There are a lot of such sections. I need only the sections that have a : same and the value of b and c fields for those sections.

Sample output:

#sec one
a : same
b : red
c : one


#sec two
a : same
b : blue
c : two

This is what I've done so far! Tr -s to make it equally spaced.

mycommand | tr -s " " | cut -d ':' -f 2

Does anyone know another way of doing it or using conditionals in cut statements?

I would suggest doing this sort of structured parsing in a language other than Bash. It's probably doable, but it's going to be a pain. Try Python, if you've never used it before it'll be a fun exercise. — dimo414, Jun 26 '17 at 23:14
Yes, it's absolutely trivial with awk. Do you want the b and c sections printed because they start with the letters b and c or because they are non-empty on the right of the `:`? — Ed Morton, Jun 27 '17 at 05:03

Paulo Mattos · Answer 1 · 2017-06-27T00:13:31.357

Maybe awk can help you here ;) Try this:

mycommand | tr -d " " | awk -F: '/a:/ {a=$2;} /(b:|c:)/ {if (a == "same") print $2;}'

output:

red
one
blue
two

If you need the field names as well, just replace $2 with $0 in the last print:

mycommand | tr -d " " | awk -F: '/a:/ {a=$2;} /(b:|c:)/ {if (a == "same") print $0;}'

output:

b:red
c:one
b:blue
c:two

By the way, tested on macOS 10.12.4 running awk version 20070501.

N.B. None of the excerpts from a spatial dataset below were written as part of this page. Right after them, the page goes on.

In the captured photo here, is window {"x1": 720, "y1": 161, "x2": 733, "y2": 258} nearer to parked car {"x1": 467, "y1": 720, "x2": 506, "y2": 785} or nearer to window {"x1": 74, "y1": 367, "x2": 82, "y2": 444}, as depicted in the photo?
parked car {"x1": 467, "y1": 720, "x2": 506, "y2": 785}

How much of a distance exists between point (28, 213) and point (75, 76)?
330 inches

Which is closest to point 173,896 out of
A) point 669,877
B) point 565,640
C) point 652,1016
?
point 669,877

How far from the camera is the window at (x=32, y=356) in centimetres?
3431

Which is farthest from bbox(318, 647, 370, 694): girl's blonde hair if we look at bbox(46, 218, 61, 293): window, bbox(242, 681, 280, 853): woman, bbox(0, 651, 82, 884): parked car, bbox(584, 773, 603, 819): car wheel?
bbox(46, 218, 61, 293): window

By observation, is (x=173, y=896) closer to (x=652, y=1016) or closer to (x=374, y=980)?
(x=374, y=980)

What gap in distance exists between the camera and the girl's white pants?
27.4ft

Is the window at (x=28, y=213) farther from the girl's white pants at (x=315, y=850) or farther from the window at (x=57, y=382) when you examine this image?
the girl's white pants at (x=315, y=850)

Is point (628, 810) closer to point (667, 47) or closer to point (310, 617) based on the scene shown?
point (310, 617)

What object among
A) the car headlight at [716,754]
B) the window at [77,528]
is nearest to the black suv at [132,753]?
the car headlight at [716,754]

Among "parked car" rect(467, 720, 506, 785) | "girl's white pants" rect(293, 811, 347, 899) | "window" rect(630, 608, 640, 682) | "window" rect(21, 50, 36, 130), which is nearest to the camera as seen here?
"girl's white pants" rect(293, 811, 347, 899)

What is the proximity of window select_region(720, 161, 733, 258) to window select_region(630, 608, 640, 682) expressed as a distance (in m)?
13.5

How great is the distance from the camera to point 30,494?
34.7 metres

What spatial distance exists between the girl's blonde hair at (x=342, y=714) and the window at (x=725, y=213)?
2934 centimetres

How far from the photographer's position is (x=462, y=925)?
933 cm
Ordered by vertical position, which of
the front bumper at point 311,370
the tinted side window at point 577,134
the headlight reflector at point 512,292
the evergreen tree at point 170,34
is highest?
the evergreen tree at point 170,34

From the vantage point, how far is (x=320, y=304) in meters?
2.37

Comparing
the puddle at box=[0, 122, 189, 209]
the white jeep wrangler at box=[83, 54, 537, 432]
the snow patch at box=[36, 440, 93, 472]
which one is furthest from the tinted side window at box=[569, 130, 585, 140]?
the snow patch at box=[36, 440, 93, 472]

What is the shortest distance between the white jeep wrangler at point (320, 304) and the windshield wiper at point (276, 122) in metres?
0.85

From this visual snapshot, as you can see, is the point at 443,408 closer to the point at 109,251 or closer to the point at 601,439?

score 0 · Answer 2 · answered Jun 26 '17 at 23:59

awk to the rescue!

$ awk -v RS= -F'\n' '/a : same/{print $1; 
                                for(i=2;i<=NF;i++) if($i~/^(a|b|c)/) print $i; 
                                print ""}' file    

#sec one                                                                                                                                  
a : same                                                                                                                                  
b : red                                                                                                                                   
c : one                                                                                                                                   

#sec two                                                                                                                                  
a : same                                                                                                                                  
b : blue                                                                                                                                  
c : two

score 0 · Answer 3 · answered Jun 27 '17 at 05:22

I find when you have name->value pairs in your input it's best to first create an array that represents that mapping and then you can get at field values by just using their names, e.g.:

$ cat tst.awk
BEGIN { RS=""; ORS="\n\n"; FS=OFS="\n" }
{
    delete n2v
    for (i=2;i<=NF;i++) {
        name = value = $i
        sub(/[[:space:]]*:.*/,"",name)
        sub(/^[^:]+:[[:space:]]*/,"",value)
        n2v[name] = value
    }
}
n2v["a"] == "same" { print $1, p("a"), p("b"), p("c") }
function p(n) { return (n " : " n2v[n]) }

$ awk -f tst.awk file
#sec one
a : same
b : red
c : one

#sec two
a : same
b : blue
c : two

That way you can trivially and robustly modify your script to print whatever fields you want for whatever reasons you want in whatever order you want by just tweaking the last 2 lines of the script.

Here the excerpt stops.